Roll the dough up into a flatten circle; wrap with cellophane and place in refrigerator for one hour to chill.
4 large Granny Smith apples (washed, peeled and sliced in small sections)
Note: This variety of apple is perfect for baking as they are tart & sweet and keep a soft, slightly firm texture.
1/2 fresh lemon
1 1/2 tsp. ground cinnamon
1 tsp. ground nutmeg
1/2 to 3/4 tsp. ground cardamom
2 tbsp. unbleached raw organic sugar
1 tbsp. dark brown sugar
1 – 1 1/2 tsp. raw organic local honey
Once you peeled, cored and sliced the apples, place them in a large bowl and squeeze some fresh lemon juice on them and mix to coat well (this prevents browning and retains their flavor.)
Add in the spices and sugars and mix well until all slices are coated evenly. Add the honey and mix evenly to coat well. Set aside covered with plastic wrap.
Remove the crust dough from the refrigerator and place a large sheet of parchment on the counter and dust with some of the gluten-free flour.
Flour a rolling-pin and begin to gently roll the dough out on to the parchment. This dough will crumble and break very easily, roll and patch areas as you go until you get the desired thickness (about 1/4 inch or so.)
Place the parchment with the rolled dough on to a large baking sheet and trim the parchment paper to fit.

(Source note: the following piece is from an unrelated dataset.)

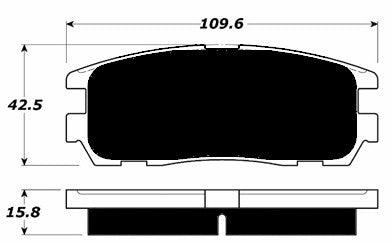 Porterfield Brake Pads for 1996 ACURA SLX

Place the apple slice mixture into the middle of the dough, leaving a good 2 -2 1/2 inches all the way around. Arrange the apple slices evenly and slowly lift the parchment to fold the dough up and over the apple slices (you can patch sections as needed.)
Note: I found this lovely image for Red Delicious apple rosettes so I recreated them (a few to top my galette) and I was very impressed how pretty and simple they were.
Slice a washed Red Delicious apple (skin on with a mandoline slicer; please use extreme caution as the blades are super sharp. I always use the protective food item holder, NEVER bare-handed.)
Once you have thin slices, place on a plate and microwave for about 45 seconds to one minute; remove and cool slightly. Curl the softened strips around each other to form little rosettes (be sure the red skin side is up.)
I love this idea as I wholeheartedly believe food should not only taste wonderful but be visually stunning too. This is a great way to visually surprise your famiglia and friends when serving this apple galette or your favorite holiday apple pie.
Once the dough is completely folded into the slices, brush the edges of the dough with water or egg white wash and sprinkle generously with more raw sugar.
Place in a preheated 385 degree fahrenheit oven on the middle rack. Cover the top loosely with foil; let bake for about 45 minutes or so.
Remove the foil and continue to bake for 10-15 minutes, or until apples are soft and tender. Remove from oven and let cool before cutting into the finished galette. Serve warm or chilled, follow your personal preference.
Note: Remember this crust results in a very crumbly texture so do not worry if it falls apart upon cutting to serve. Me and my famiglia rather enjoyed digging in to this galette right on it’s baking tray and eating this lovely sweet treat and messing it up as we went.